Zambia: Businesses Suffer From Coin Shortage

They are known as numismatists – people who collect coins as a hobby – and according to All Africa, they are the culprits driving the coin shortage problem in several Zambian provinces.

Of all the different types of hoarding that exist, did you ever consider that coin collecting could be such a menace to society?

When the country’s coins are released from the banking system and into the market, consumers have a tendency to keep these coins, which hinders circulation. The motivation behind coin collection is generally harmless. However the lack of coins is making it difficult for various merchants to carry on with business.

In January of this year, the Zambian bank reintroduced the country’s currency. However, the Bank of Zambia did not include one-ngwee coins during the rebase. The deputy minister asked parliament why the minting of the coin was neglected, and if a paper note replacement was a viable option.
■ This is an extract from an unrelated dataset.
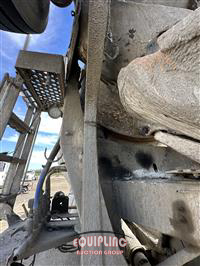 2019 Mack GR64F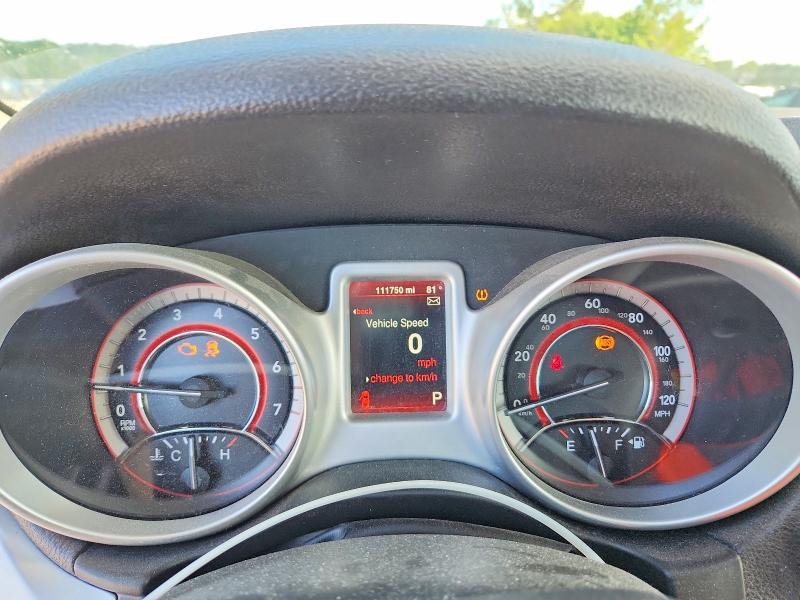 Aukcja sprzedaży 2014 Dodge Journey, vin: 3C4PDCAB7ET303565, numer aukcji: 57187696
The house of parliament responded saying further research needed to be completed before confirming a national shortage and concerning the public.

The Central Bank of Zambia reported the issue of coin starvation is being experienced in several parts of the country. According to All Africa, taxi drivers operating in the Southern Province of Zambia complain that business is difficult with the low availability of coins. Smaller businesses, such as the taxi industry, are highly dependent on coins to sustain their trade. When there is a shortage of coins, both merchants and customers are often unable to give precise change.

Merchants and consumers both agree that every coin counts, which explains why some consumers like to harbor coins at home. Some people collect coins for psychological reasons that instill hope for future wealth, or they may be hoarding simply because many complain coins are too heavy to carry around. Instead of lugging around the weight, many people will throw change in a bin at home.

To help combat this problem, members of parliament have suggested replacing certain coins with paper banknotes, which are much lighter. If MPs can encourage consumers to use cash, then circulation would improve.

Despite the relatively innocent reasons for coin collection, the outcome remains the same: trade and commerce in Zambia is being negatively affected. Consumers need to release coins back into the market more often to keep the market thriving. However, finance minsters did report that the coin printing is an on-going process and that the public can expect to see an increased availability of coins soon.